WHAT THE TASK ASKS
Write the material out again in full, exactly.

EXTRACTED DATA
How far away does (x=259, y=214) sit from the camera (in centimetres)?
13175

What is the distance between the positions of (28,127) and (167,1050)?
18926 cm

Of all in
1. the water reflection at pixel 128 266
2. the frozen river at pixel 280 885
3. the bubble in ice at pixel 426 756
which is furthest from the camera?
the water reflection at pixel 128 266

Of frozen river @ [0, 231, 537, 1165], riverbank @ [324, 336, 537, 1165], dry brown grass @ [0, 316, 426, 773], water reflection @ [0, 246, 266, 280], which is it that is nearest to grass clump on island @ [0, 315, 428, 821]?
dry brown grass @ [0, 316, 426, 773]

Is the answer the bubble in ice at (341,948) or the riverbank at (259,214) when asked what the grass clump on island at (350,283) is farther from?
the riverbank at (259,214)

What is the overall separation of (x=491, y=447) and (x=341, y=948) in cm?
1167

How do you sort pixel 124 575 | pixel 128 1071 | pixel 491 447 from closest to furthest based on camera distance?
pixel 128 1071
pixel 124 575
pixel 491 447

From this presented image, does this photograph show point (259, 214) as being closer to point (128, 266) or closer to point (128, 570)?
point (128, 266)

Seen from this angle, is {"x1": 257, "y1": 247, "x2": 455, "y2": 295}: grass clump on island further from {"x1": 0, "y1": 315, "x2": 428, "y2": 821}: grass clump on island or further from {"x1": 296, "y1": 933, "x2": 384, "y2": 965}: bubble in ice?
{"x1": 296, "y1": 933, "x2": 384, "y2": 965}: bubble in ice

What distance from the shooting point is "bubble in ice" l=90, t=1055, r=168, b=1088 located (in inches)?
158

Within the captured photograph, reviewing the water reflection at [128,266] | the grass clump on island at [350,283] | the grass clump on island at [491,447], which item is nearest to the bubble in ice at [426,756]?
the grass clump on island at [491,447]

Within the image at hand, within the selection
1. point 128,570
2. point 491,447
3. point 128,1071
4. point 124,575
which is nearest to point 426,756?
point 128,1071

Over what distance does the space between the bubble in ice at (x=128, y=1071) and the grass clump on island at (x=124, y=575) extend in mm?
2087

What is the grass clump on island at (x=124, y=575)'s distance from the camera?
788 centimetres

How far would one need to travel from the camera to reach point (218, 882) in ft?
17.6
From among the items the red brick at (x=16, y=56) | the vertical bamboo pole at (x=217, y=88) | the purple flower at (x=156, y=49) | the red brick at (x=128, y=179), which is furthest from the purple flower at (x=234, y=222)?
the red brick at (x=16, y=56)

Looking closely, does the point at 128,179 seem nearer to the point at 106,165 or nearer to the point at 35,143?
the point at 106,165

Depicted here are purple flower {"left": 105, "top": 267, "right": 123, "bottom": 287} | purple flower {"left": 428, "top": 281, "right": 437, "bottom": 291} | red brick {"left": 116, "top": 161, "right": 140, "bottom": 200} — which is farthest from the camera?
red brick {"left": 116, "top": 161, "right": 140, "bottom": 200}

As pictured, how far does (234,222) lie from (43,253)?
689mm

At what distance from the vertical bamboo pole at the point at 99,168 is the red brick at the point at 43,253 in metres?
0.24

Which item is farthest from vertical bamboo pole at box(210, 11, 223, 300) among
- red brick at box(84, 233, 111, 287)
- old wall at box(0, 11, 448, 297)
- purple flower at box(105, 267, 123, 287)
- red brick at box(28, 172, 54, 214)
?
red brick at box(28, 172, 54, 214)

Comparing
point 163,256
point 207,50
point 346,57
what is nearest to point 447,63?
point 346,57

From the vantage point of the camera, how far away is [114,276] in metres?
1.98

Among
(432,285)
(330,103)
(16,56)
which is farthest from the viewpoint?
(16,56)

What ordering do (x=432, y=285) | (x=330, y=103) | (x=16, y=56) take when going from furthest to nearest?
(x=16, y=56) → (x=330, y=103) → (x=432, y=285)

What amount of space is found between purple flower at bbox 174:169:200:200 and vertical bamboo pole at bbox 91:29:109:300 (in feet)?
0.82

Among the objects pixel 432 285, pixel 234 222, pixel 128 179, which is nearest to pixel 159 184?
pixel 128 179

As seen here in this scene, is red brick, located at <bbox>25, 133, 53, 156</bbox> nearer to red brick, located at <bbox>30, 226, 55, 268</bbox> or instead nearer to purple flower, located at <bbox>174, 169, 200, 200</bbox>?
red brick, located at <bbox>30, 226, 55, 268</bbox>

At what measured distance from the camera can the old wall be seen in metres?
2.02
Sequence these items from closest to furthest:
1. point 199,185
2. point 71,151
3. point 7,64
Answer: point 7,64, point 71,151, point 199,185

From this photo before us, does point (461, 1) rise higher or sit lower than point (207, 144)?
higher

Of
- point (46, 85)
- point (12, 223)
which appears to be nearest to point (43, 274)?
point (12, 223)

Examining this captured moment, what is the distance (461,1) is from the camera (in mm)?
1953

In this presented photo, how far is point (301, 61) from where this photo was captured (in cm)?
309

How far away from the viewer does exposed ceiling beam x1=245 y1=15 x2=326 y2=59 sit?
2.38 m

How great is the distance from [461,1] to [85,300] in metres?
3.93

FINAL ANSWER
How far away does (x=259, y=214) sit from the camera (in centimetres)?
13175

What is the distance between the positions of (28,127) and (167,1050)?
18926 cm

Of all in
1. the water reflection at pixel 128 266
2. the frozen river at pixel 280 885
3. the bubble in ice at pixel 426 756
which is furthest from the camera?
the water reflection at pixel 128 266

Of frozen river @ [0, 231, 537, 1165], riverbank @ [324, 336, 537, 1165], dry brown grass @ [0, 316, 426, 773], water reflection @ [0, 246, 266, 280], which is it that is nearest to grass clump on island @ [0, 315, 428, 821]?
dry brown grass @ [0, 316, 426, 773]

Is the answer the bubble in ice at (341,948) or the riverbank at (259,214) when asked what the grass clump on island at (350,283) is farther from?
the riverbank at (259,214)

What is the overall separation of (x=491, y=447) and (x=341, y=948) in cm?
1167

How do you sort pixel 124 575 | pixel 128 1071 | pixel 491 447 from closest to furthest based on camera distance?
pixel 128 1071
pixel 124 575
pixel 491 447

From this presented image, does this photograph show point (259, 214) as being closer to point (128, 266) or closer to point (128, 570)?
point (128, 266)

Seen from this angle, is {"x1": 257, "y1": 247, "x2": 455, "y2": 295}: grass clump on island further from {"x1": 0, "y1": 315, "x2": 428, "y2": 821}: grass clump on island or further from {"x1": 296, "y1": 933, "x2": 384, "y2": 965}: bubble in ice?
{"x1": 296, "y1": 933, "x2": 384, "y2": 965}: bubble in ice

What distance from the shooting point is "bubble in ice" l=90, t=1055, r=168, b=1088 located (in inches)?
158

Within the captured photograph, reviewing the water reflection at [128,266] | the grass clump on island at [350,283] | the grass clump on island at [491,447], which item is nearest to the bubble in ice at [426,756]?
the grass clump on island at [491,447]

Within the image at hand, within the selection
1. point 128,570
2. point 491,447
3. point 128,1071
4. point 124,575
which is nearest to point 426,756?
point 128,1071

Over what distance does the space between the bubble in ice at (x=128, y=1071) and the grass clump on island at (x=124, y=575) extend in mm?
2087

What is the grass clump on island at (x=124, y=575)'s distance from the camera?
788 centimetres

How far would one need to travel from the camera to reach point (218, 882) in ft?
17.6
From among the items the red brick at (x=16, y=56) | the vertical bamboo pole at (x=217, y=88) | the purple flower at (x=156, y=49) | the red brick at (x=128, y=179), which is furthest from the purple flower at (x=234, y=222)?
the red brick at (x=16, y=56)

Looking closely, does the point at 128,179 seem nearer to the point at 106,165 or nearer to the point at 35,143?
the point at 106,165

Depicted here are purple flower {"left": 105, "top": 267, "right": 123, "bottom": 287} | purple flower {"left": 428, "top": 281, "right": 437, "bottom": 291} | red brick {"left": 116, "top": 161, "right": 140, "bottom": 200} — which is farthest from the camera?
red brick {"left": 116, "top": 161, "right": 140, "bottom": 200}

As pictured, how far does (234,222) lie from (43,253)?
689mm

At what distance from the vertical bamboo pole at the point at 99,168 is the red brick at the point at 43,253 in metres?
0.24

Which item is farthest from vertical bamboo pole at box(210, 11, 223, 300) among
- red brick at box(84, 233, 111, 287)
- old wall at box(0, 11, 448, 297)
- purple flower at box(105, 267, 123, 287)
- red brick at box(28, 172, 54, 214)
?
red brick at box(28, 172, 54, 214)

Comparing
point 163,256
point 207,50
point 346,57
what is nearest to point 447,63?
point 346,57

From the vantage point of the camera, how far away is [114,276] in metres?
1.98

Among
(432,285)
(330,103)
(16,56)
which is farthest from the viewpoint?
(16,56)

What ordering do (x=432, y=285) | (x=330, y=103) | (x=16, y=56) take when going from furthest to nearest?
(x=16, y=56) → (x=330, y=103) → (x=432, y=285)

What amount of space is found between purple flower at bbox 174:169:200:200 and vertical bamboo pole at bbox 91:29:109:300 (in feet)?
0.82

Among the objects pixel 432 285, pixel 234 222, pixel 128 179, which is nearest to pixel 159 184?
pixel 128 179

As seen here in this scene, is red brick, located at <bbox>25, 133, 53, 156</bbox> nearer to red brick, located at <bbox>30, 226, 55, 268</bbox> or instead nearer to purple flower, located at <bbox>174, 169, 200, 200</bbox>?
red brick, located at <bbox>30, 226, 55, 268</bbox>

At what measured distance from the camera can the old wall be seen in metres?
2.02
Sequence these items from closest to furthest:
1. point 199,185
2. point 71,151
3. point 7,64
Answer: point 7,64, point 71,151, point 199,185

From this photo before us, does point (461, 1) rise higher or sit lower than point (207, 144)?
higher

Of
- point (46, 85)
- point (12, 223)
which appears to be nearest to point (43, 274)?
point (12, 223)

Examining this captured moment, what is the distance (461,1) is from the camera (in mm)?
1953

In this presented photo, how far is point (301, 61) from where this photo was captured (in cm)?
309

How far away from the viewer does exposed ceiling beam x1=245 y1=15 x2=326 y2=59 sit?
2.38 m

How great is the distance from [461,1] to [85,300] in metres?
3.93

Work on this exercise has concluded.